I hope you forgive the snark, I get just plain pissed (and not in the Brit way) when I think about what BP did and what the Administration didn't.
From The Big MONEY:
Late last week, the Public Broadcasting Service took a break from tickling Elmo and tried to get funky with the Interwebs and this whole YouTube thing. PBS anchor Ray Suarez hosted "America Speaks to BP," an hour-long conversation with Bob Dudley, the gentleman ("President and CEO," to be precise) heading up the company's "Gulf Coast Restoration Organization." Dudley was on hand to answer or dodge any question the world's Netizens had about the ongoing catastrophe down N'walins way, and Suarez was there to moderate the conversation. We're not sure if it was a singular moment of corporate accountability, a perfect opportunity for an oil company to spread its spin far and wide, or just another ham-fisted attempt to figure out how to make the Internet work for the media instead of disrupting it.
The gimmick: the Web's interlocutors submitted their questions in text or video form, via Google (GOOG) and YouTube. You can watch the whole thing here. And for the record, it wasn't quite the awkward fiasco that was CNN's YouTube primary debates in 2008; in fact, there were more than a few tough questions. Still, it was hard to escape the suspicion that this was a lot of bells and whistles under the guise of Internet-enabled participatory democracy.
Nevertheless, the following moment was truly priceless. After a barrage of serious questions, Suarez showed Dudley this viral YouTube clip of BP execs haplessly scrambling to cope with the consequences of spilled coffee:...

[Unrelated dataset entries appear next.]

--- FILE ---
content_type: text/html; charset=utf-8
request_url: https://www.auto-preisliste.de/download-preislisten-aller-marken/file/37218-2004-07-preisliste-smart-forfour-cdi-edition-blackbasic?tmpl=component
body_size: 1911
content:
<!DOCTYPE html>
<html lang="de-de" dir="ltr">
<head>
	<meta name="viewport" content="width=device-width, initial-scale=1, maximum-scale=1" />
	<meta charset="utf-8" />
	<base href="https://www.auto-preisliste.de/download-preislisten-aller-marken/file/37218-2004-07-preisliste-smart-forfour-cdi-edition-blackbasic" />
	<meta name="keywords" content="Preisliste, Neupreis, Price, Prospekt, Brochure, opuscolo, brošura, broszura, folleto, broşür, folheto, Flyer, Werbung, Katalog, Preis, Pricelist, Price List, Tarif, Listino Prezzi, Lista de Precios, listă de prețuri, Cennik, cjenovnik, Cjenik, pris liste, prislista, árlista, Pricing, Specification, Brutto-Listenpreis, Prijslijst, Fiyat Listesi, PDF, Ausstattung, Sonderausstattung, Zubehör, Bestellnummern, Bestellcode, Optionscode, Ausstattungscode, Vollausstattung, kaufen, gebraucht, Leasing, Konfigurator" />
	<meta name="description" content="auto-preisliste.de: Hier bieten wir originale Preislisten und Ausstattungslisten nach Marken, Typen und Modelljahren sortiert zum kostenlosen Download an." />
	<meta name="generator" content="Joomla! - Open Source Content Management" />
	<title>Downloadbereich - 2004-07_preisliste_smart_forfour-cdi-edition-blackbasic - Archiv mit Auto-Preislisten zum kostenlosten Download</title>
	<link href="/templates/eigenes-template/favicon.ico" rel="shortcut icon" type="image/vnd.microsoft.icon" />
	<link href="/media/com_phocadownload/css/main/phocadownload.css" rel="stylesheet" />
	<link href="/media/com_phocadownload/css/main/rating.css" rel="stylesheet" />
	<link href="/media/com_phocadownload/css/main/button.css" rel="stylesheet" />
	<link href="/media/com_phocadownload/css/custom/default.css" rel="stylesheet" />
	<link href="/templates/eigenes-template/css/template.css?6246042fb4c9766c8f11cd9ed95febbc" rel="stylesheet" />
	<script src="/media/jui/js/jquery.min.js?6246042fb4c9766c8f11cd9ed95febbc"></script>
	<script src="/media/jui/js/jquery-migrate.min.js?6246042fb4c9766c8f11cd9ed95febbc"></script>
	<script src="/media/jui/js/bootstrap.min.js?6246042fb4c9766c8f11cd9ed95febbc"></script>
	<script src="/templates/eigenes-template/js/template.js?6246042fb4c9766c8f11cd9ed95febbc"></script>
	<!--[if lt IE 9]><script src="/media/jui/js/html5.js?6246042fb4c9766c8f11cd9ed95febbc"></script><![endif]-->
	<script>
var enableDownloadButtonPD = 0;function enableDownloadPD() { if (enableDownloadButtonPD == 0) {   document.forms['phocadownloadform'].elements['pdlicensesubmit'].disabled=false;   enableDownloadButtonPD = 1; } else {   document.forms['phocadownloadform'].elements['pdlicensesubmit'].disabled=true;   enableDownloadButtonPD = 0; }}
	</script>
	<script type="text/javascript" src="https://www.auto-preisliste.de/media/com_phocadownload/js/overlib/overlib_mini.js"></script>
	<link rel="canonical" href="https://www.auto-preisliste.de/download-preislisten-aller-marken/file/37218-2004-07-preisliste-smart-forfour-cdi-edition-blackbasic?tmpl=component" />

...And Dudley—who claimed he hadn't seen the clip, despite the fact that 8 million people have watched it so far—got a chance to put on his sad face. Behold the glory of corporate spin in action, courtesy of everyone's favorite online video platform.
YouTube. It's the greatest vehicle for democracy we've ever seen. Or it's just another way to spread bullshit all over the field. Or it's both.